• Activity: From the entries below, transcribe exactly the lines between the line holding "Kia cee'd Sporty" and the line holding "Asus Wireless Router", inclusive; skip all other lines.

• Material for this exercise:

╭──

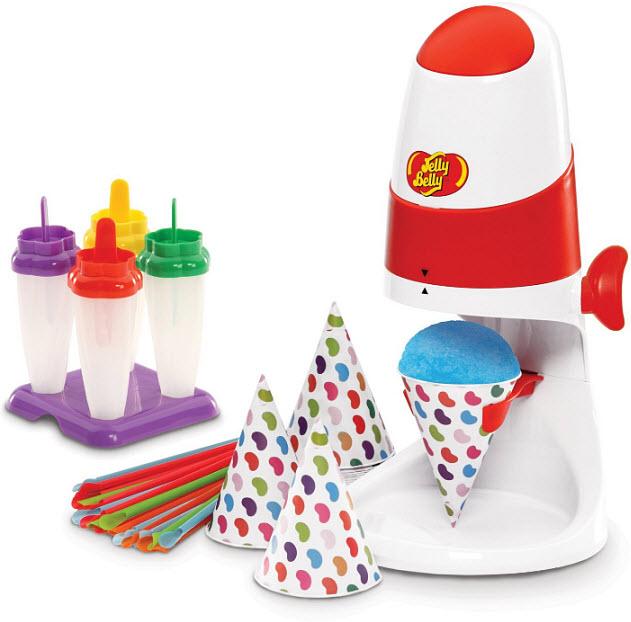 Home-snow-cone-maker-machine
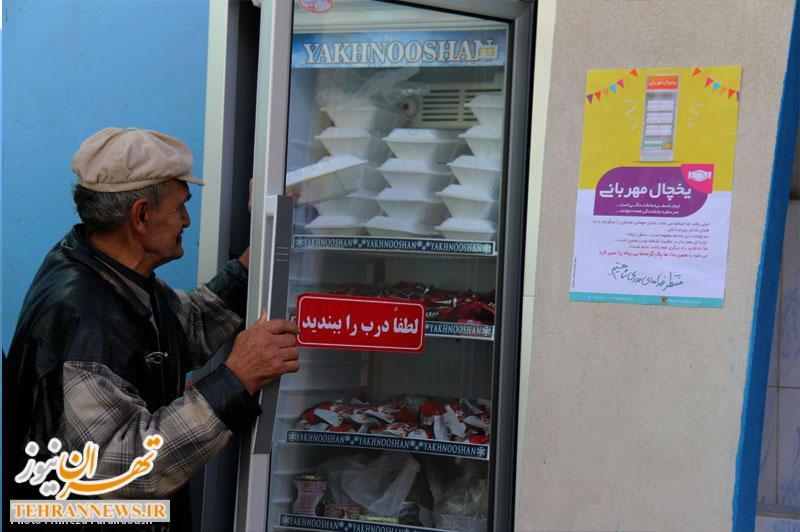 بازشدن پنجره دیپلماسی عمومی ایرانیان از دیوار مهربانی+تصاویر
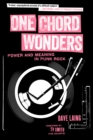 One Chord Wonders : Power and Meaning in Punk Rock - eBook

╰──
╭──

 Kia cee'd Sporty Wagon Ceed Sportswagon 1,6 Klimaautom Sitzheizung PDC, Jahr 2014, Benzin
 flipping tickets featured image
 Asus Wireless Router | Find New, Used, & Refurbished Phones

╰──

• Result for this exercise:
 Kia cee'd Sporty Wagon Ceed Sportswagon 1,6 Klimaautom Sitzheizung PDC, Jahr 2014, Benzin
 flipping tickets featured image
 Asus Wireless Router | Find New, Used, & Refurbished Phones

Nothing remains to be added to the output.